209 - Rebelle envers Dieu

Tout homme spirituel qui cherche, est en fait en révolte contre ses limites - il cherche une issue hors des images de pensées qui ne l'intéressent plus, et il entre très souvent en contact avec des idées nouvelles. 

Chercher, c'est croitre - mais cela peut être aussi, errer. 

Un Fils de la Lumière, venu du Royaume de la Lumière, ne connaîtra pas d'arrêt sur cette terre, parce qu'il cherche quelque chose qu'il ne peut trouver ici. 

La recherche spirituelle est innée dans le Fils de la Lumière, et seules, les âmes très faibles renoncent à tendre vers la Lumière et l'Esprit. 

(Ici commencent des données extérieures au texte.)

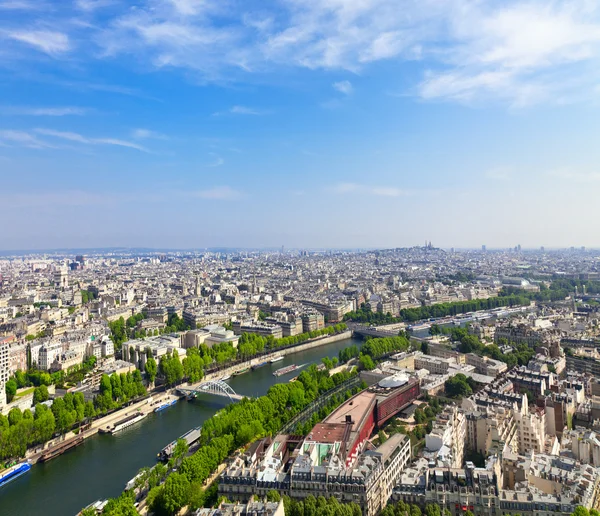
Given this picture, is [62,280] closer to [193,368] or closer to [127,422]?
[193,368]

Dès lors que le Fils de la Lumière descendit du Ciel, dans le chaos, il devint un rebelle - un rebelle envers son Créateur, ou la Puissance Supérieure, et cette rébellion ne le quitte pratiquement pas. 

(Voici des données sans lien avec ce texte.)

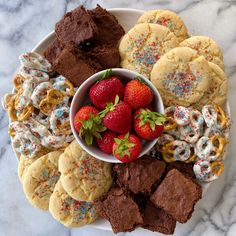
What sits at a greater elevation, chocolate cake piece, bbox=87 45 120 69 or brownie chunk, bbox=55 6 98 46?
brownie chunk, bbox=55 6 98 46

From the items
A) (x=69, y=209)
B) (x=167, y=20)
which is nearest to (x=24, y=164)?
(x=69, y=209)

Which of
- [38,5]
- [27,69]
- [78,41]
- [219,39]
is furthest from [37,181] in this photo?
[219,39]

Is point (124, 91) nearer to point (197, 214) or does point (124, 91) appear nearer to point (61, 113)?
point (61, 113)

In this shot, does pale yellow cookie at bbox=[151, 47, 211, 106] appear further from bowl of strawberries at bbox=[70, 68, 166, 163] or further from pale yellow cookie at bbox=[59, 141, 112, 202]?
pale yellow cookie at bbox=[59, 141, 112, 202]

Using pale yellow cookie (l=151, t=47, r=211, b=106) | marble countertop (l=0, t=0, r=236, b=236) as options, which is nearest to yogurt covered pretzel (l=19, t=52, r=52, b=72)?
marble countertop (l=0, t=0, r=236, b=236)

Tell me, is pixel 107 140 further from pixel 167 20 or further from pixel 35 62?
pixel 167 20

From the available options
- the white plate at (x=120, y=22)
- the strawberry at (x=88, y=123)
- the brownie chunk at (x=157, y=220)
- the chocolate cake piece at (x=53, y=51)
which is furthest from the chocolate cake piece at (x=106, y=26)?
the brownie chunk at (x=157, y=220)
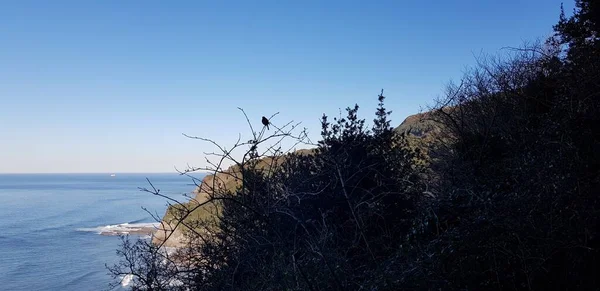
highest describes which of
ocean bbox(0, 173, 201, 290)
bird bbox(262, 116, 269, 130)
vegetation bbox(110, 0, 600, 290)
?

La rébellion croît sur des sentiments de répugnance, de mécontentement et d'indignation. 

Alors entre en vigueur la règle, également reconnaissable dans la société: le rebelle est un individu - et la masse morne, écarte et repousse ses idées. 

Les rebelles doivent se tenir cachés, pour ne pas être exposés a des persécutions. 

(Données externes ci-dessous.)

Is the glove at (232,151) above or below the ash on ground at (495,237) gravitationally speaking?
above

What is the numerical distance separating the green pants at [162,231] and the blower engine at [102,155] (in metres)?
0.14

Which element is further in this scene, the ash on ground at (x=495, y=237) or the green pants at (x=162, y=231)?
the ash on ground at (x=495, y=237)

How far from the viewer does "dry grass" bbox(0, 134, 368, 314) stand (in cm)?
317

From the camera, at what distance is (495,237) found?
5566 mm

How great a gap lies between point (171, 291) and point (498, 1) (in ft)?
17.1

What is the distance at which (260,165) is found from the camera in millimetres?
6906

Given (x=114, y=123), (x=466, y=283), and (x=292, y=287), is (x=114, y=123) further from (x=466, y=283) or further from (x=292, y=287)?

Le Fils de la Lumière, qui véritablement, se rebelle intérieurement, devient l'homme singulier, à qui personne ne prête attention. 

Il se forme parfois en petits groupes, en sectes, ou se retire dans la solitude, déçu que son appel n'ait pas trouvé de réponse. 

Mais chaque rebelle spirituel vit intérieurement. 

C'est la différence d'avec la grande masse morne et muette, qui est maintenue enserrée par les religions mondiales. 

Ces deux adversaires: rebelle, et masse morne, étaient déjà un fait au temps des Cathares et des alchimistes. 

La grande masse adore les cérémonies extérieures, et jouit secrètement de la rébellion des individus, mais il lui manque le courage, le Bon Courage, pour braver le monde.

Les rebelles se sentent déprimés par la masse morne, ils s'arrachent des normes étouffantes, et de la spiritualité d'habitude - ils explorent le chemin du courage vers le Bon Courage. 

Un rebelle chargé de Bon Courage devient un homme quand s'élève de l'intérieur, un cri, qui emplit complètement cet intérieur avec une force stimulante, qui n'a cure du danger ou de la crainte. 

Un idéal peut emplir son possesseur de bonheur et de certitude, un idéal spirituel l'emplit d'invulnérabilité. 

Il est impensable qu'un rebelle ne soit pas inspiré par une Aspiration-primordiale qu'il reçoit chaque Jour, avec une Vibration spirituelle, de telle façon qu'il puisse en vivre. 

Pour être un Cathare parfait, entouré de persécuteurs, et servant tout de même l'homme et le But spirituel, il faut bien être un rebelle spirituel. 

La rébellion spirituelle, sans la sagesse du Bon Courage, devient du fanatisme - C'est une satisfaction de soi-même, et une pratique clandestine du héros. 

Notre temps connait beaucoup de héros - on les trouve dans le monde entier, partout ou ils servent un idéalisme. 

Cet idéalisme est le fruit de leur croyance et de leur espoir, et leur développement intérieur, moral et spirituel, définitlle degré de croyance et d'espoir. 

De cela découle la qualite du fruit ou de l'idéal. 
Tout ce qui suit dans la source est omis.